I have a teenage boy. Trust me, I know there are days he wishes I would just be quiet and not talk so much and not ask so many questions, just like there are days I wish I didn’t have to pry things out of him. I am working on the abbreviated version of conversations with a teen boy as in fewer sentences, but I am work in progress. But after this weekend, I am mindful of how, whether he wants it or not or might be embarrassed or not, I need to tell him more often how much he means to me.
Love is a very powerful emotion and we do need to tell those in our world of any age how we feel about them. It sounds like a dorky Hallmark card, but life is a precious gift. We need to celebrate it and appreciate it while we have it. The importance of being together and not allowing people we care about to feel all alone, also can’t be overlooked.
Love and loss or part of the cycle of life. And both can cause enormous heart ache. But when the dust has settled , we always need to be mindful of the gifts we have. Live and be the best human beings possible is one of the best ways to celebrate any life lost for whatever reason.
Hug your kids, people. Hug your loved ones. Talk to them. Call the ones farther away to see how they are doing. Appreciate the life we have. It’s not always perfect, it’s a work in progress, but it is so much better than the alternative.
Say a prayer for young boy who was named Cayman and his family, the Hannagan family of Downingtown…and whomever else you think might need a little of what my grandmother referred to as “Irish insurance”.
Teen suicide is an ugly reality. This is a mental health issue . That is the conversation we should be having in public and taking away the stigma – as adults we should be helping kids through difficult times safely. The pressure on kids today can be enormous. Let’s not make this about finger pointing because the average person is not equipped to recognize the signs of teenage depression. That is not a negative statement, either.
Depression manifests differently in kids versus adults and I have been told this by a friend who is a mental health social worker in another state. Teen suicide is ugly. It’s not something that teens or adults want to think about. It’s unpleasant and difficult. But it does happen. Teen suicide is very real, and is preventable.
We as human beings must advocate for taking the issues of teen depression and suicide out of the shadows and into the light. It is time to remove the stigma attached to depression and related mental health issues. We’re all human beings, after all. And I think if we learned anything about what happened here to this sweet boy Cayman Naib, it is that we all have a lot to learn.

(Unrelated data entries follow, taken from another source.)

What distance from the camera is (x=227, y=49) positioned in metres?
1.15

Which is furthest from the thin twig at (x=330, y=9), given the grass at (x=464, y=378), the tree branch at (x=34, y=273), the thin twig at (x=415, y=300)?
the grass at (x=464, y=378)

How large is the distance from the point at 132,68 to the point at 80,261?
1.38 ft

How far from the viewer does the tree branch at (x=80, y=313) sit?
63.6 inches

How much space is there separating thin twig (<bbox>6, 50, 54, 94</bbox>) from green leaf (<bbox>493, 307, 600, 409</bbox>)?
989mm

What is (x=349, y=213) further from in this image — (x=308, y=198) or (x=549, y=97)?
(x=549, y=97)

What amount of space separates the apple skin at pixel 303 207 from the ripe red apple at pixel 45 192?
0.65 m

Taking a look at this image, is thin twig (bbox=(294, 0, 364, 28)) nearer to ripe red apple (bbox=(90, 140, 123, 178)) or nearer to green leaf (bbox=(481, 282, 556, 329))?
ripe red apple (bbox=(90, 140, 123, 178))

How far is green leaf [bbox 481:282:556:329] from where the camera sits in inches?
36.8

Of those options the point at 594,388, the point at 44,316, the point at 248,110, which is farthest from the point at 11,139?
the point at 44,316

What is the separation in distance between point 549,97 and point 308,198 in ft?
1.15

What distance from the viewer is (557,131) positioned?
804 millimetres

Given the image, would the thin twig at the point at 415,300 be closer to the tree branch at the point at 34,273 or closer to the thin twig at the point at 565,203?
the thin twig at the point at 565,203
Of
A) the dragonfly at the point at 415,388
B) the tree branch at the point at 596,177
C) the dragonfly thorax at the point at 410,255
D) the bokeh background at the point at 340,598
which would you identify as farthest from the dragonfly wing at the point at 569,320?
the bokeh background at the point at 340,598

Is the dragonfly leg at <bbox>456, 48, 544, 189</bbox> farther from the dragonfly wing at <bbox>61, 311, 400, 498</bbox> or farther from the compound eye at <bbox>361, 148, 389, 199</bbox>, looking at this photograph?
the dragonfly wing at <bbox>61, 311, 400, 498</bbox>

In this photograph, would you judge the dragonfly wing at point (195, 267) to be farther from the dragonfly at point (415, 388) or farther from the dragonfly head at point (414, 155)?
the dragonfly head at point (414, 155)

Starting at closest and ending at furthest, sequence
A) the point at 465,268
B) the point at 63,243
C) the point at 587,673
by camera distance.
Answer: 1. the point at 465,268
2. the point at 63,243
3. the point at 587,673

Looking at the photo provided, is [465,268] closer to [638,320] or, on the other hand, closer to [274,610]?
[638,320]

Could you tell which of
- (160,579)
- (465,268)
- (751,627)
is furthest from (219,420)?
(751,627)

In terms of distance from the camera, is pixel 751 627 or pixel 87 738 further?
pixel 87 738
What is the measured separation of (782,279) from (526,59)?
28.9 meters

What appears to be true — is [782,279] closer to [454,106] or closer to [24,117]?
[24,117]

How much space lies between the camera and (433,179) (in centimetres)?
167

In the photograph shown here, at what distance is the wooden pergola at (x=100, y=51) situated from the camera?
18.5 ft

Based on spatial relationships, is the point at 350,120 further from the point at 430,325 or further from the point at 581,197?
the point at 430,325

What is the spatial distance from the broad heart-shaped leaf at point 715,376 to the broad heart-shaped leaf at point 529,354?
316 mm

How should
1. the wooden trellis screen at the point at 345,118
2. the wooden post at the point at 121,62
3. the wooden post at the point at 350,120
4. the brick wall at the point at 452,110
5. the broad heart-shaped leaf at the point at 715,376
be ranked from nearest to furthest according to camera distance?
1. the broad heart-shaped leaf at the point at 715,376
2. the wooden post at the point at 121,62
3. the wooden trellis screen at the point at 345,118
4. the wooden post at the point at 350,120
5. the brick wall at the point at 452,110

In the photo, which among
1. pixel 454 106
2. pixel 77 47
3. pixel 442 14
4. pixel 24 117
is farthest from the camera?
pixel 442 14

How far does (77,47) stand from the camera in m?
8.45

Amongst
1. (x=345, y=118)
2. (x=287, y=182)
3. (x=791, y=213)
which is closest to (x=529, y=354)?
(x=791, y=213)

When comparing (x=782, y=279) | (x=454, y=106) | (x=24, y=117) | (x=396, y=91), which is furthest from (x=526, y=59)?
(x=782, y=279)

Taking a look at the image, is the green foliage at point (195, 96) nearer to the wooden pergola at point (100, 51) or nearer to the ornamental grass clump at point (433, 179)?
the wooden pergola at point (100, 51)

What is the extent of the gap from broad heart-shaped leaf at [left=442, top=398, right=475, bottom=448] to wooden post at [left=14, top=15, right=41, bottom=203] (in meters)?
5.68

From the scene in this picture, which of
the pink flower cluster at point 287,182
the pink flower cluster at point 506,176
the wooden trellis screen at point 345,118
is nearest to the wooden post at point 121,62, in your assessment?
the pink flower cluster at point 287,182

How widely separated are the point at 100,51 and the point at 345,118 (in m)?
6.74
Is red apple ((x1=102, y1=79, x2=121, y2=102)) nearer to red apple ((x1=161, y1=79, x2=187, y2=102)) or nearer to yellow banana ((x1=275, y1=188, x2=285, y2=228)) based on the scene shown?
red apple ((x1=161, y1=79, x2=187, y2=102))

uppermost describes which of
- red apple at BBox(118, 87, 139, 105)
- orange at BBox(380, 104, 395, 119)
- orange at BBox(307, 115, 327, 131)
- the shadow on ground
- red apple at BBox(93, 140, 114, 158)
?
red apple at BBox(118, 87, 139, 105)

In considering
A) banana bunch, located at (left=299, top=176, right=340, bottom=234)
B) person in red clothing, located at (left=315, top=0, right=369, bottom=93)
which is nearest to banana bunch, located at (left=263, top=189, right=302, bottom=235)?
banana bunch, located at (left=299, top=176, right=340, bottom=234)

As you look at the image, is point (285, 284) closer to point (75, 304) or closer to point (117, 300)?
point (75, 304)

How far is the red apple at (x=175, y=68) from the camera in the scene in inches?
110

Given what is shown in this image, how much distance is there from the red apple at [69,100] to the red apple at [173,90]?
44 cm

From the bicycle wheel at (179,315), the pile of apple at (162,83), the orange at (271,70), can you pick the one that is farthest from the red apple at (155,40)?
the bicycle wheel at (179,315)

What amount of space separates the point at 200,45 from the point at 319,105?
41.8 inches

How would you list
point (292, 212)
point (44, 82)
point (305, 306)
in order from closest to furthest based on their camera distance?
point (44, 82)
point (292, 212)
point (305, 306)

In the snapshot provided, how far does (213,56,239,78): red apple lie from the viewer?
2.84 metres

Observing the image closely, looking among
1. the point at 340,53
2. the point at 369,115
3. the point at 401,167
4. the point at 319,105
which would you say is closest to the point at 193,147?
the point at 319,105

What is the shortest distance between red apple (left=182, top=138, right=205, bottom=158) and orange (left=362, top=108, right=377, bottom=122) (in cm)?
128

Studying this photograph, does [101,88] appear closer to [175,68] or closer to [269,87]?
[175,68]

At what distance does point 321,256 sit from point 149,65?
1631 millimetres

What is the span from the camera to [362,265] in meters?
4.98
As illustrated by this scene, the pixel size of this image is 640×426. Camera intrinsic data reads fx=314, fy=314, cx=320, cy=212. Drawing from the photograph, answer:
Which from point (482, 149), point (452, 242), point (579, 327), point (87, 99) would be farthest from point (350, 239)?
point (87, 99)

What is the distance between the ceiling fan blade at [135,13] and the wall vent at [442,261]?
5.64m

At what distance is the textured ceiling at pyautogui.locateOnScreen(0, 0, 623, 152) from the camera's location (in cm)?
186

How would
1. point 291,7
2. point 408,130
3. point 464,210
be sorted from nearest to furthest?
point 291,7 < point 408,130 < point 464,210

Parents need to be honest and admit at times it can be a struggle when communicating with the teenagers in our homes.Togetherness as a family that is positive opens many doors, and face it, what is one of the hardest parts of raising teenagers? Communication. And communication isn’t social media like Facebook and Twitter, e-mails, chat programs, it’s a real conversation. Sitting down and talking even if it is light dinner conversation. Real and tangible contact and human interaction is so important with regard to interpersonal relationships at any age.
As my friend Liza says love, only love. Without love, life is very gray.
Thanks for putting up with my rambling stream of consciousness today and for stopping by.